*Instructions for the task*: Copy out the data below line for line and word for word, leaving out the pictures.
◇ ◇ ◇ ◇
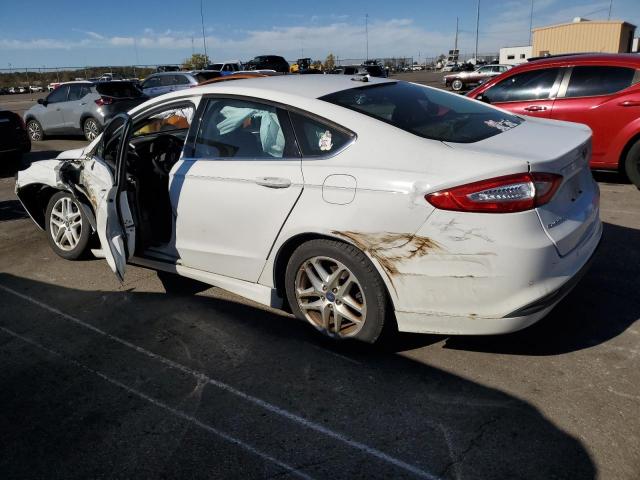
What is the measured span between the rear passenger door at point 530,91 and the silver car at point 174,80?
405 inches

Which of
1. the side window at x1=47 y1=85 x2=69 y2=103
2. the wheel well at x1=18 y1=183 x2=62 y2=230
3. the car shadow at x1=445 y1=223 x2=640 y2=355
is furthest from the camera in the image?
the side window at x1=47 y1=85 x2=69 y2=103

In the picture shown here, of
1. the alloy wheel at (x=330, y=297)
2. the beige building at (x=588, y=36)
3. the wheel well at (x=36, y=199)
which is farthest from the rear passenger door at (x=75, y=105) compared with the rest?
the beige building at (x=588, y=36)

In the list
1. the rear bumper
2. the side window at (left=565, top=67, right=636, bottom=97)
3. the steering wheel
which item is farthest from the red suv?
the steering wheel

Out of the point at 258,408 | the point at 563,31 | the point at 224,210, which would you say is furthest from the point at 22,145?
the point at 563,31

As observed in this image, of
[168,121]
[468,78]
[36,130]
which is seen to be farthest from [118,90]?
[468,78]

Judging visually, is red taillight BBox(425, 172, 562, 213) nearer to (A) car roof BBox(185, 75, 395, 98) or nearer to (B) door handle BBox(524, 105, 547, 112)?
(A) car roof BBox(185, 75, 395, 98)

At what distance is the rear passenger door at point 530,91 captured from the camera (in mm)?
7141

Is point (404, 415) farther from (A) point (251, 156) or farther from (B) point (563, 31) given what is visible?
(B) point (563, 31)

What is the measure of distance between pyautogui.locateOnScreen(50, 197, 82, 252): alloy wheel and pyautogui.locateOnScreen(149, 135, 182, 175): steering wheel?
3.05 feet

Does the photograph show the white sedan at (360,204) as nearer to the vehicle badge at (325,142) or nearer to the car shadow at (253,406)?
the vehicle badge at (325,142)

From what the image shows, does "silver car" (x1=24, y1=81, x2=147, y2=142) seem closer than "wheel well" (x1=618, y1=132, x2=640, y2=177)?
No

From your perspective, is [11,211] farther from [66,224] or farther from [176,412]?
[176,412]

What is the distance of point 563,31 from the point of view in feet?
141

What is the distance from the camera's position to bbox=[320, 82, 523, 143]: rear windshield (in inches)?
125
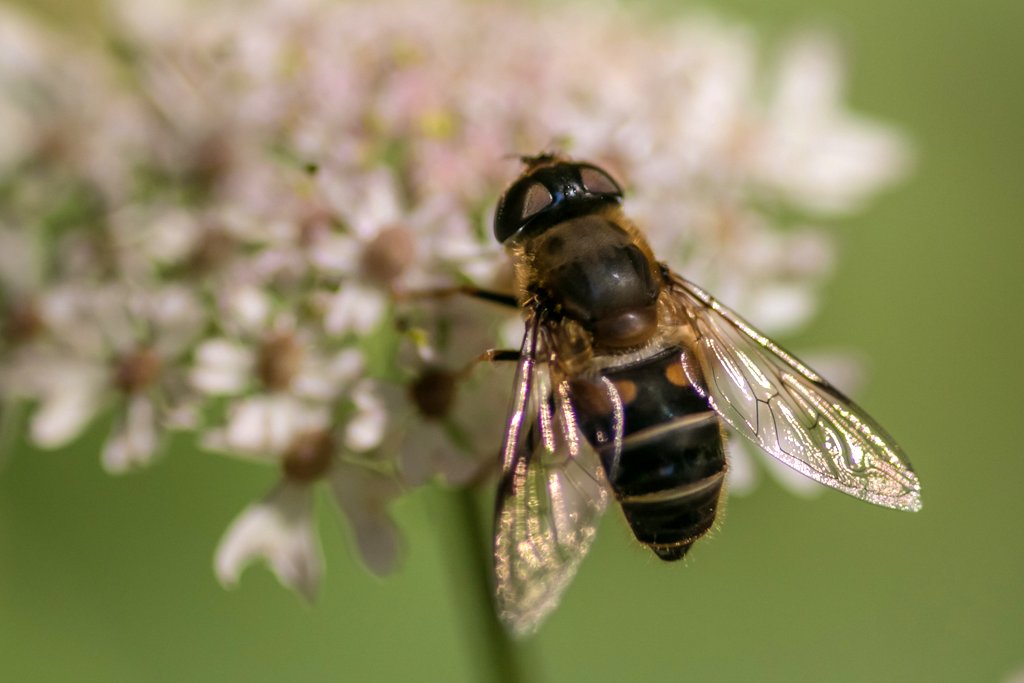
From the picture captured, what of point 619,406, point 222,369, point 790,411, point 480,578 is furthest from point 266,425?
point 790,411

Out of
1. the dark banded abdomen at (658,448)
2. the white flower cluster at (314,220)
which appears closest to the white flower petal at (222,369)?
the white flower cluster at (314,220)

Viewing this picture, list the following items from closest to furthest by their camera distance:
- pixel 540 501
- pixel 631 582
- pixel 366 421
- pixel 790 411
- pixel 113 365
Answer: pixel 540 501
pixel 790 411
pixel 366 421
pixel 113 365
pixel 631 582

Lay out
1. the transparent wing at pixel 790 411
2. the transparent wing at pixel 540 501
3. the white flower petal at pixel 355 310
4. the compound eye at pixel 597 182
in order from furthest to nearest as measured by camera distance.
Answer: the white flower petal at pixel 355 310 < the compound eye at pixel 597 182 < the transparent wing at pixel 790 411 < the transparent wing at pixel 540 501

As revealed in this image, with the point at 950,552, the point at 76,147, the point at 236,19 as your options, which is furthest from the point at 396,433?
the point at 950,552

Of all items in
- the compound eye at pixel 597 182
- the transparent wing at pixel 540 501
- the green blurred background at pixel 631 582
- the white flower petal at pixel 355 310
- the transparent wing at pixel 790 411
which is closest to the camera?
◇ ◇ ◇ ◇
*Result of this exercise*:
What is the measured span between the rear passenger door at point 530,91 and the silver car at point 174,80?
405 inches

Which of
1. the side window at x1=47 y1=85 x2=69 y2=103
2. the wheel well at x1=18 y1=183 x2=62 y2=230
3. the car shadow at x1=445 y1=223 x2=640 y2=355
is furthest from the camera in the image?
the side window at x1=47 y1=85 x2=69 y2=103

In the picture shown here, of
1. the alloy wheel at (x=330, y=297)
2. the beige building at (x=588, y=36)
3. the wheel well at (x=36, y=199)
which is farthest from the rear passenger door at (x=75, y=105) compared with the rest?
the beige building at (x=588, y=36)

In the list
1. the rear bumper
2. the side window at (left=565, top=67, right=636, bottom=97)
3. the steering wheel
which item is farthest from the red suv?
the steering wheel

Out of the point at 258,408 | the point at 563,31 | the point at 224,210, which would you say is furthest from the point at 22,145?
the point at 563,31

As observed in this image, of
[168,121]
[468,78]
[36,130]
which is seen to be farthest from [118,90]?
[468,78]

Judging visually, is red taillight BBox(425, 172, 562, 213) nearer to (A) car roof BBox(185, 75, 395, 98) or nearer to (B) door handle BBox(524, 105, 547, 112)?
(A) car roof BBox(185, 75, 395, 98)

At what distance is the rear passenger door at point 530,91 captured from the camera (in mm)?
7141

Is point (404, 415) farther from (A) point (251, 156) or farther from (B) point (563, 31) given what is visible?
(B) point (563, 31)

What is the measure of distance between pyautogui.locateOnScreen(50, 197, 82, 252): alloy wheel and pyautogui.locateOnScreen(149, 135, 182, 175): steering wheel?
3.05 feet

Does the photograph show the white sedan at (360,204) as nearer to the vehicle badge at (325,142) or nearer to the car shadow at (253,406)?
the vehicle badge at (325,142)

From what the image shows, does "silver car" (x1=24, y1=81, x2=147, y2=142) seem closer than "wheel well" (x1=618, y1=132, x2=640, y2=177)?
No

From your perspective, is [11,211] farther from [66,224] or farther from [176,412]?
[176,412]

What is the distance of point 563,31 from the point of view in feet?
141

What is the distance from the camera's position to bbox=[320, 82, 523, 143]: rear windshield (in inches)?
125
From the picture captured, what of point 619,406, point 222,369, point 790,411, point 480,578 is furthest from point 266,425?
point 790,411

Out of
1. the dark banded abdomen at (658,448)
2. the white flower cluster at (314,220)
which appears closest to the white flower petal at (222,369)?
the white flower cluster at (314,220)

Viewing this picture, list the following items from closest to furthest by their camera distance:
- pixel 540 501
- pixel 631 582
- pixel 366 421
- pixel 790 411
- pixel 113 365
Answer: pixel 540 501
pixel 790 411
pixel 366 421
pixel 113 365
pixel 631 582

Lay out
1. the transparent wing at pixel 790 411
2. the transparent wing at pixel 540 501
3. the white flower petal at pixel 355 310
4. the compound eye at pixel 597 182
in order from furthest to nearest as measured by camera distance.
Answer: the white flower petal at pixel 355 310 < the compound eye at pixel 597 182 < the transparent wing at pixel 790 411 < the transparent wing at pixel 540 501

As revealed in this image, with the point at 950,552, the point at 76,147, the point at 236,19 as your options, which is furthest from the point at 396,433?
the point at 950,552

Of all items in
- the compound eye at pixel 597 182
- the transparent wing at pixel 540 501
- the green blurred background at pixel 631 582
- the white flower petal at pixel 355 310
- the transparent wing at pixel 790 411
which is closest to the camera?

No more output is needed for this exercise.